When Beautiful Soup was first released in 2004, the state of HTML parsing in Python was appalling. Over the past eight years, things have improved so dramatically that Beautiful Soup's HTML parser is no longer a competitive advantage. I don't want to duplicate other peoples', work, so I'm getting Beautiful Soup out of the parser businesss. Beautiful Soup's job is now to provide a Pythonic screen-scraping API on top of a data structure created by a third-party parser.

This will be Beautiful Soup 4, and I've been planning it for years.
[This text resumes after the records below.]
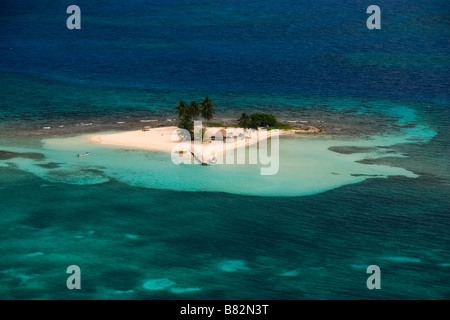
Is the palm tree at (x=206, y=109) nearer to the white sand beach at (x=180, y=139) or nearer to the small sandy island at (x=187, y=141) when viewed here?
the small sandy island at (x=187, y=141)

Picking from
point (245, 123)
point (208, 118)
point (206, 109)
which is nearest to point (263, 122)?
point (245, 123)

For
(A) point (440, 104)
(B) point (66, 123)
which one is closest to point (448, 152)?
(A) point (440, 104)

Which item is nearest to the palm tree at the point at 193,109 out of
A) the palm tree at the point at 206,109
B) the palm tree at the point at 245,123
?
the palm tree at the point at 206,109

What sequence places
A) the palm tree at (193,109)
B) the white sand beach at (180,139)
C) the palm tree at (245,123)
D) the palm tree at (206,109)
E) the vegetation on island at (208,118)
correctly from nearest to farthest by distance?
the white sand beach at (180,139), the vegetation on island at (208,118), the palm tree at (193,109), the palm tree at (206,109), the palm tree at (245,123)

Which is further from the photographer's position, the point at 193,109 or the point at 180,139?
the point at 193,109

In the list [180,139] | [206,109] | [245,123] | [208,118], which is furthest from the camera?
[208,118]

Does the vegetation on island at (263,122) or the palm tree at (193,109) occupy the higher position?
the palm tree at (193,109)

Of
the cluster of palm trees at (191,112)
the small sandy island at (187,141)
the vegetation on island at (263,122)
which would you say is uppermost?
the cluster of palm trees at (191,112)

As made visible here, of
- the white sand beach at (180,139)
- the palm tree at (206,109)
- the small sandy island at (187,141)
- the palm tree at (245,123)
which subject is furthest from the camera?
the palm tree at (245,123)

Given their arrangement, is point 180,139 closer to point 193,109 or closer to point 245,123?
point 193,109
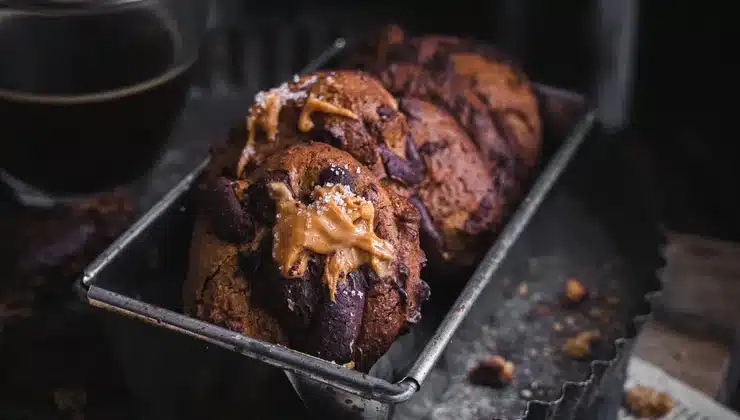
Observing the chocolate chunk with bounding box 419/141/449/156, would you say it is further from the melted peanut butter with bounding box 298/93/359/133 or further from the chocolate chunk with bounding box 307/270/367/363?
the chocolate chunk with bounding box 307/270/367/363

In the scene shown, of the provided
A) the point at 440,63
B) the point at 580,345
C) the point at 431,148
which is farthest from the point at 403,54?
the point at 580,345

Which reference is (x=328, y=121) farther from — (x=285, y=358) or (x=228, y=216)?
(x=285, y=358)

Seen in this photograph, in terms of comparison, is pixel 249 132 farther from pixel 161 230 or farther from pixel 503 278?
pixel 503 278

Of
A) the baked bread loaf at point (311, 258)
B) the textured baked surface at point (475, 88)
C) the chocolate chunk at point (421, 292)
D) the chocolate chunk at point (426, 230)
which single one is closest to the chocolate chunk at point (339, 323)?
the baked bread loaf at point (311, 258)

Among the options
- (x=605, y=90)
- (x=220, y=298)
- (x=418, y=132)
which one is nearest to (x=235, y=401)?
(x=220, y=298)

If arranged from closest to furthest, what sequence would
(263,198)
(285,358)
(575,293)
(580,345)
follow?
1. (285,358)
2. (263,198)
3. (580,345)
4. (575,293)

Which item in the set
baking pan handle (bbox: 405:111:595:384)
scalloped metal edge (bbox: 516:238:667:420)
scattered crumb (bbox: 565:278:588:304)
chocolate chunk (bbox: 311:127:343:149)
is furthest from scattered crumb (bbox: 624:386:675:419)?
chocolate chunk (bbox: 311:127:343:149)

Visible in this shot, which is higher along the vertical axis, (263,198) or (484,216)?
(263,198)
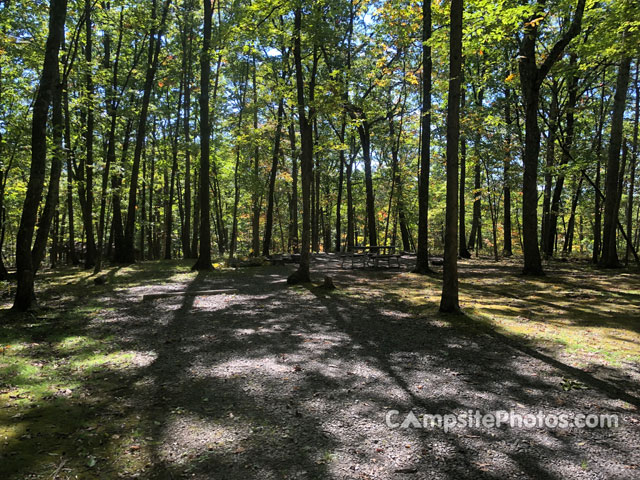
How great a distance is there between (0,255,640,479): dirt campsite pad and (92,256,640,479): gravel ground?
20mm

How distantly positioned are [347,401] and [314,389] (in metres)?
0.44

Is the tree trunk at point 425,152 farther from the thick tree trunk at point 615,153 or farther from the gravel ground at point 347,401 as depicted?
the thick tree trunk at point 615,153

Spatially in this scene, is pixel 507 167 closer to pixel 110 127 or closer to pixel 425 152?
pixel 425 152

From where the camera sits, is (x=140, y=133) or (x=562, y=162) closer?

With help from Thomas Kluyver and Ezio Melotti, I've now met the three main goals of Beautiful Soup 4:

  1. Make a single codebase that works under Python 2 and Python 3.
  2. Stop using SGMLParser (removed in Python 3) and make it possible to swap out one parser for another.
  3. Support two major Python parsers (lxml and html5lib) as well as Python's (not currently very good) batteries-included parser, html.parser.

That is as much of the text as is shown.